Die Beteiligung der normalen Bürger steht in der neuen Städte-Agenda der UNO unter ferner liefen

  • Regine Reibling, Quito
  • Lesedauer: 3 Min.

Am Deutschen Pavillon in der Länderausstellung der Weltsiedlungskonferenz Habitat III in Quito beginnt eine Podiumsdiskussion über die Frage, wie Städte möglichst schnell klimafreundlich, fair und ressourceneffizient werden können. Die Ecuadorianerin Ana Romero hört gespannt zu, wie sich internationale Experten und Bürgermeister austauschen. »Interessant«, findet die Tourismusexpertin, und ist gleichzeitig frustriert. Denn keines der Themen in der Ausstellung hat etwas mit ihrem Alltag zu tun. »An der Küste haben viele Städte noch nicht mal die Basisversorgung mit Wasser und Abwasser«, erzählt sie.

Diese Begebenheit verdeutlicht das Dilemma der UN-Konferenz zu Wohnungsbau und nachhaltiger Stadtentwicklung, die nur alle 20 Jahre stattfindet.
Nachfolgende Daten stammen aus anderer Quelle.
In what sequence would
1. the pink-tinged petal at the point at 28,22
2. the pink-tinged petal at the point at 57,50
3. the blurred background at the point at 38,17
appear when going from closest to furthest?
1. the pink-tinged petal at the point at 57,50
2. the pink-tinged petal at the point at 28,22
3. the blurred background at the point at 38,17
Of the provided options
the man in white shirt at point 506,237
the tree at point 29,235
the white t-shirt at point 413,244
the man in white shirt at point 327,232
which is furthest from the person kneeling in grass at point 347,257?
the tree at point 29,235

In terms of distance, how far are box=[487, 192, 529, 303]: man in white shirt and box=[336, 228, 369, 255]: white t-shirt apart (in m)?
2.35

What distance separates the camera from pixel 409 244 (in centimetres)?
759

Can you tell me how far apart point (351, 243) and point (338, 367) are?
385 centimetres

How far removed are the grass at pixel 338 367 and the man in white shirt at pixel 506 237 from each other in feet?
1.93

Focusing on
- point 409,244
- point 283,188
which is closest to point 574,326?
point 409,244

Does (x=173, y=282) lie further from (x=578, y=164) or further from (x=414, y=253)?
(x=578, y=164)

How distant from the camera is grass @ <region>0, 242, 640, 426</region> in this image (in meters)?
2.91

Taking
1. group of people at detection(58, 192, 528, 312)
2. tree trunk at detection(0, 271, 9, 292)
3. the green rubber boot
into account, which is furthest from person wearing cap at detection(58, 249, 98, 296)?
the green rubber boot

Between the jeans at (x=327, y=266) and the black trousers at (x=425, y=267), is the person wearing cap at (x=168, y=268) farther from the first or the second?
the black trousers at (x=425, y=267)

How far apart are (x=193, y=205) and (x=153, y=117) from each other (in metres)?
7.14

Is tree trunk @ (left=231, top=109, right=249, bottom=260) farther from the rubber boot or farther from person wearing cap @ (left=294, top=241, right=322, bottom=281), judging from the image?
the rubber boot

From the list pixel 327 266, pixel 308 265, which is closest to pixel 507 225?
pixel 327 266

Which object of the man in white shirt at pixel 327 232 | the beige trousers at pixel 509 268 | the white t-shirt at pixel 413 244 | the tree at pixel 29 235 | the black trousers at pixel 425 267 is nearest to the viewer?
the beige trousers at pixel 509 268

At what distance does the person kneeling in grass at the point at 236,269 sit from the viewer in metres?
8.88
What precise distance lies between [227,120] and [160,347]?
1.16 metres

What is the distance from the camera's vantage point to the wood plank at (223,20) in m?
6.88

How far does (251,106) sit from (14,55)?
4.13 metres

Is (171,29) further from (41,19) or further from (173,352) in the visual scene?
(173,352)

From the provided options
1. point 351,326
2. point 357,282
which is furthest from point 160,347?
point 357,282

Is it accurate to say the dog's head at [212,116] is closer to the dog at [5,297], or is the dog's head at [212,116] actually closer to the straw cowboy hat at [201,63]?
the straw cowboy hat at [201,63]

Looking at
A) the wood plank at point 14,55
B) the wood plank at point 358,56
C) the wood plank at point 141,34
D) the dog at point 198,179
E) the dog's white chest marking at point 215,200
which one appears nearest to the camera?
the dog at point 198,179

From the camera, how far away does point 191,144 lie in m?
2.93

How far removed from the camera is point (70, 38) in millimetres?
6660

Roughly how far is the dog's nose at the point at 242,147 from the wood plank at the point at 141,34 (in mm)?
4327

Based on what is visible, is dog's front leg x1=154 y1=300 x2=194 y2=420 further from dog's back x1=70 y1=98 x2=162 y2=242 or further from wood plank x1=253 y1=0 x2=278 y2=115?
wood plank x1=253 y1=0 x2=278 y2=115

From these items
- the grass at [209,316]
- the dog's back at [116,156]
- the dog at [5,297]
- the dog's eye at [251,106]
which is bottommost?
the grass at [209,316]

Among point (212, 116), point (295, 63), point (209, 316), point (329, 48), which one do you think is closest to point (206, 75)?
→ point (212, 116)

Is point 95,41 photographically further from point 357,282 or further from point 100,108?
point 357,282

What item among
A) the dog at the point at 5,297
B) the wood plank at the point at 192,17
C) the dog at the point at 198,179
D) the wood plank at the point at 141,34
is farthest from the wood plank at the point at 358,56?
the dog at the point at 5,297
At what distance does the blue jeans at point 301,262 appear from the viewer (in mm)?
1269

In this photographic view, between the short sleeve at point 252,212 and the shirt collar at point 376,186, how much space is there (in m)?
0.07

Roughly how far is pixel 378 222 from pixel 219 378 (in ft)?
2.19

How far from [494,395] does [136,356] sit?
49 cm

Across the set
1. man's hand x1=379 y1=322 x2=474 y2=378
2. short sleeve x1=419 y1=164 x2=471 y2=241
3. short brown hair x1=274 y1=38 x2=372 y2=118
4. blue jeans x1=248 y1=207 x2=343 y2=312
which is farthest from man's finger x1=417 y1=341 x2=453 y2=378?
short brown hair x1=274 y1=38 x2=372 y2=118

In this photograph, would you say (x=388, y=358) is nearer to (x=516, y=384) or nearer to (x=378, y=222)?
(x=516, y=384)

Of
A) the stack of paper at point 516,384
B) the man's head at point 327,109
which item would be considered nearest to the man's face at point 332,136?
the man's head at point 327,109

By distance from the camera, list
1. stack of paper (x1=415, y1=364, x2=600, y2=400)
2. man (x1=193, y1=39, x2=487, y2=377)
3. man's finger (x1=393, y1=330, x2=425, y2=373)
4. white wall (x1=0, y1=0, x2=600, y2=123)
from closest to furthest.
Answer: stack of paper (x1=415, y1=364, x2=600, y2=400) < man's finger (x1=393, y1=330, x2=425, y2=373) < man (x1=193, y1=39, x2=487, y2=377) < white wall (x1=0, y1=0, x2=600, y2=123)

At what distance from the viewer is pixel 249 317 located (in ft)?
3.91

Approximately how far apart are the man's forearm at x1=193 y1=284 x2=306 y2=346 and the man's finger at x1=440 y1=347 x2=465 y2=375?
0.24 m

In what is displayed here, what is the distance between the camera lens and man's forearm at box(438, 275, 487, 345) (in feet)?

Die Mitgliedstaaten debattieren über eine lebenswerte und klimafreundliche Zukunft von Megastädten, während vor Ort selbst viele grundlegende Probleme noch nicht gelöst sind. Eines dieser Probleme sind die Armenviertel, die sich vor allem in Ballungszentren der Entwicklungsländer in den vergangenen Jahren rasend schnell ausgebreitet haben. Allein in Lateinamerika lebt nach Angaben der Organisation Habitat for Humanity jeder vierte Städter in Slums.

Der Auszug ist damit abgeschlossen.